+++ DATA RECORDS

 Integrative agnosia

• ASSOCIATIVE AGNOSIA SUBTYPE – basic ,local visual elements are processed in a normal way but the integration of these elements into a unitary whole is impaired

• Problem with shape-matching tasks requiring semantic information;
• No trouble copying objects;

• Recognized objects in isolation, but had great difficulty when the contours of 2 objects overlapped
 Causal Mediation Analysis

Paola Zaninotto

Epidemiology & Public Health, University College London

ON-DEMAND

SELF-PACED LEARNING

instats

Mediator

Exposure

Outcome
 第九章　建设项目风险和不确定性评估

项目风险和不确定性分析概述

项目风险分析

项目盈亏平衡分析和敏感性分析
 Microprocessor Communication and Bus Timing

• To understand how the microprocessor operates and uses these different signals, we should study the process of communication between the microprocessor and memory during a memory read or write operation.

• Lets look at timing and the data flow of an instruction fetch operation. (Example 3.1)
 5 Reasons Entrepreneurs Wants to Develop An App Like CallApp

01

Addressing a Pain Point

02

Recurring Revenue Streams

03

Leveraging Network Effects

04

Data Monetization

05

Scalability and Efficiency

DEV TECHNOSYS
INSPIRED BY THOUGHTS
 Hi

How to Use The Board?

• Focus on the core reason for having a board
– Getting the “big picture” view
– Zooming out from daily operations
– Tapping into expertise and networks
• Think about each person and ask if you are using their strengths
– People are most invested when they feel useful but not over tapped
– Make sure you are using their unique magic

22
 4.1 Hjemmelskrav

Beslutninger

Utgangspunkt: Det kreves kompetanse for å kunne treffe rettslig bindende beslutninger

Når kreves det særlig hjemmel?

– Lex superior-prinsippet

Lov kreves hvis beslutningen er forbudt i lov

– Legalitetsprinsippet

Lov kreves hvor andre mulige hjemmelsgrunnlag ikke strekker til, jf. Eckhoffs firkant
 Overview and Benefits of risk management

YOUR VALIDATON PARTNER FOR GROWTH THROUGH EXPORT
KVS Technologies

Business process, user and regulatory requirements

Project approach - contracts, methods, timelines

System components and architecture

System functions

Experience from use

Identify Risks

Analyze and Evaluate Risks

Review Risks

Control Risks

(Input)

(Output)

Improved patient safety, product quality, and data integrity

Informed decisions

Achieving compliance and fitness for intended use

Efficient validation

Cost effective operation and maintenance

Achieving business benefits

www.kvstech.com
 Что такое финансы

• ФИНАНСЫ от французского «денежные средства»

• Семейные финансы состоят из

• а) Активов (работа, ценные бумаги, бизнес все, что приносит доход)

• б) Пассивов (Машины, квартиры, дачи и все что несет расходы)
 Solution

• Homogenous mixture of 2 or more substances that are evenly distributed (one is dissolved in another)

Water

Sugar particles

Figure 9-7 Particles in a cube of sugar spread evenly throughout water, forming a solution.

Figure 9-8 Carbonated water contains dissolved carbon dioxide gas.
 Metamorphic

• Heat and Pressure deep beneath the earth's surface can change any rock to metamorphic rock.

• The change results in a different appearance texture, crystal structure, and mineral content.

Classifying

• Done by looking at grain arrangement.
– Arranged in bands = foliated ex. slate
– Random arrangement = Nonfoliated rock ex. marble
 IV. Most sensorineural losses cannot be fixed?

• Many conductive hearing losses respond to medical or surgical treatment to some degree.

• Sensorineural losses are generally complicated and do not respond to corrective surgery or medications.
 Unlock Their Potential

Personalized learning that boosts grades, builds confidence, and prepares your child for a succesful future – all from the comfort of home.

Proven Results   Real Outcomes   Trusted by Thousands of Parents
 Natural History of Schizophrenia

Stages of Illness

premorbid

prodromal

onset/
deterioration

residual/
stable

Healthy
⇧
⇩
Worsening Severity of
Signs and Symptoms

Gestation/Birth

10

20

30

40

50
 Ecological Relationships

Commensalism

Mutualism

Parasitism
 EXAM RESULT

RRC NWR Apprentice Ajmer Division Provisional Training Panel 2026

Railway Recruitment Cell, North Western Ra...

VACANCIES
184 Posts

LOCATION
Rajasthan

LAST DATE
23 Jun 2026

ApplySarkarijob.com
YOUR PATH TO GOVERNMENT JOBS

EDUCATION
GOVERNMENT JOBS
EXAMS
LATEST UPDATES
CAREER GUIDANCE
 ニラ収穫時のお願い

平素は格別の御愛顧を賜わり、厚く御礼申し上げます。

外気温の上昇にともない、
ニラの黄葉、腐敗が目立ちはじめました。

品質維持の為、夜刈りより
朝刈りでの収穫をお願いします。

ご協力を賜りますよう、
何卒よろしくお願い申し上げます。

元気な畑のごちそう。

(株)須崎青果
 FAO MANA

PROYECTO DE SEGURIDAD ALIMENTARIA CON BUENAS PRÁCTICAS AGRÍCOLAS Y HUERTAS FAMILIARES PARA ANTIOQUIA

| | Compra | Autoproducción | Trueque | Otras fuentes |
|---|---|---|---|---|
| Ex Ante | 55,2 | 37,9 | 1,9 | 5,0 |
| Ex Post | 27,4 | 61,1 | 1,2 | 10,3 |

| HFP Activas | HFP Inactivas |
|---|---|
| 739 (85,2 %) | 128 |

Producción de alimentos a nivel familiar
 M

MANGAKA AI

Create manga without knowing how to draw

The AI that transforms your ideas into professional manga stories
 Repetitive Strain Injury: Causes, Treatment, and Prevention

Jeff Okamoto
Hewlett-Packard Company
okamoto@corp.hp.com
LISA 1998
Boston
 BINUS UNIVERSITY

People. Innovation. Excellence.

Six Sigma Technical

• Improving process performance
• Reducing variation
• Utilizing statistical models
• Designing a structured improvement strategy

++++++

_YOUR INSTRUCTIONS:_
Your task is to return all of the material exactly.

_EXERCISE ANSWER:_
 Integrative agnosia

• ASSOCIATIVE AGNOSIA SUBTYPE – basic ,local visual elements are processed in a normal way but the integration of these elements into a unitary whole is impaired

• Problem with shape-matching tasks requiring semantic information;
• No trouble copying objects;

• Recognized objects in isolation, but had great difficulty when the contours of 2 objects overlapped
 Causal Mediation Analysis

Paola Zaninotto

Epidemiology & Public Health, University College London

ON-DEMAND

SELF-PACED LEARNING

instats

Mediator

Exposure

Outcome
 第九章　建设项目风险和不确定性评估

项目风险和不确定性分析概述

项目风险分析

项目盈亏平衡分析和敏感性分析
 Microprocessor Communication and Bus Timing

• To understand how the microprocessor operates and uses these different signals, we should study the process of communication between the microprocessor and memory during a memory read or write operation.

• Lets look at timing and the data flow of an instruction fetch operation. (Example 3.1)
 5 Reasons Entrepreneurs Wants to Develop An App Like CallApp

01

Addressing a Pain Point

02

Recurring Revenue Streams

03

Leveraging Network Effects

04

Data Monetization

05

Scalability and Efficiency

DEV TECHNOSYS
INSPIRED BY THOUGHTS
 Hi

How to Use The Board?

• Focus on the core reason for having a board
– Getting the “big picture” view
– Zooming out from daily operations
– Tapping into expertise and networks
• Think about each person and ask if you are using their strengths
– People are most invested when they feel useful but not over tapped
– Make sure you are using their unique magic

22
 4.1 Hjemmelskrav

Beslutninger

Utgangspunkt: Det kreves kompetanse for å kunne treffe rettslig bindende beslutninger

Når kreves det særlig hjemmel?

– Lex superior-prinsippet

Lov kreves hvis beslutningen er forbudt i lov

– Legalitetsprinsippet

Lov kreves hvor andre mulige hjemmelsgrunnlag ikke strekker til, jf. Eckhoffs firkant
 Overview and Benefits of risk management

YOUR VALIDATON PARTNER FOR GROWTH THROUGH EXPORT
KVS Technologies

Business process, user and regulatory requirements

Project approach - contracts, methods, timelines

System components and architecture

System functions

Experience from use

Identify Risks

Analyze and Evaluate Risks

Review Risks

Control Risks

(Input)

(Output)

Improved patient safety, product quality, and data integrity

Informed decisions

Achieving compliance and fitness for intended use

Efficient validation

Cost effective operation and maintenance

Achieving business benefits

www.kvstech.com
 Что такое финансы

• ФИНАНСЫ от французского «денежные средства»

• Семейные финансы состоят из

• а) Активов (работа, ценные бумаги, бизнес все, что приносит доход)

• б) Пассивов (Машины, квартиры, дачи и все что несет расходы)
 Solution

• Homogenous mixture of 2 or more substances that are evenly distributed (one is dissolved in another)

Water

Sugar particles

Figure 9-7 Particles in a cube of sugar spread evenly throughout water, forming a solution.

Figure 9-8 Carbonated water contains dissolved carbon dioxide gas.
 Metamorphic

• Heat and Pressure deep beneath the earth's surface can change any rock to metamorphic rock.

• The change results in a different appearance texture, crystal structure, and mineral content.

Classifying

• Done by looking at grain arrangement.
– Arranged in bands = foliated ex. slate
– Random arrangement = Nonfoliated rock ex. marble
 IV. Most sensorineural losses cannot be fixed?

• Many conductive hearing losses respond to medical or surgical treatment to some degree.

• Sensorineural losses are generally complicated and do not respond to corrective surgery or medications.
 Unlock Their Potential

Personalized learning that boosts grades, builds confidence, and prepares your child for a succesful future – all from the comfort of home.

Proven Results   Real Outcomes   Trusted by Thousands of Parents
 Natural History of Schizophrenia

Stages of Illness

premorbid

prodromal

onset/
deterioration

residual/
stable

Healthy
⇧
⇩
Worsening Severity of
Signs and Symptoms

Gestation/Birth

10

20

30

40

50
 Ecological Relationships

Commensalism

Mutualism

Parasitism
 EXAM RESULT

RRC NWR Apprentice Ajmer Division Provisional Training Panel 2026

Railway Recruitment Cell, North Western Ra...

VACANCIES
184 Posts

LOCATION
Rajasthan

LAST DATE
23 Jun 2026

ApplySarkarijob.com
YOUR PATH TO GOVERNMENT JOBS

EDUCATION
GOVERNMENT JOBS
EXAMS
LATEST UPDATES
CAREER GUIDANCE
 ニラ収穫時のお願い

平素は格別の御愛顧を賜わり、厚く御礼申し上げます。

外気温の上昇にともない、
ニラの黄葉、腐敗が目立ちはじめました。

品質維持の為、夜刈りより
朝刈りでの収穫をお願いします。

ご協力を賜りますよう、
何卒よろしくお願い申し上げます。

元気な畑のごちそう。

(株)須崎青果
 FAO MANA

PROYECTO DE SEGURIDAD ALIMENTARIA CON BUENAS PRÁCTICAS AGRÍCOLAS Y HUERTAS FAMILIARES PARA ANTIOQUIA

| | Compra | Autoproducción | Trueque | Otras fuentes |
|---|---|---|---|---|
| Ex Ante | 55,2 | 37,9 | 1,9 | 5,0 |
| Ex Post | 27,4 | 61,1 | 1,2 | 10,3 |

| HFP Activas | HFP Inactivas |
|---|---|
| 739 (85,2 %) | 128 |

Producción de alimentos a nivel familiar
 M

MANGAKA AI

Create manga without knowing how to draw

The AI that transforms your ideas into professional manga stories
 Repetitive Strain Injury: Causes, Treatment, and Prevention

Jeff Okamoto
Hewlett-Packard Company
okamoto@corp.hp.com
LISA 1998
Boston
 BINUS UNIVERSITY

People. Innovation. Excellence.

Six Sigma Technical

• Improving process performance
• Reducing variation
• Utilizing statistical models
• Designing a structured improvement strategy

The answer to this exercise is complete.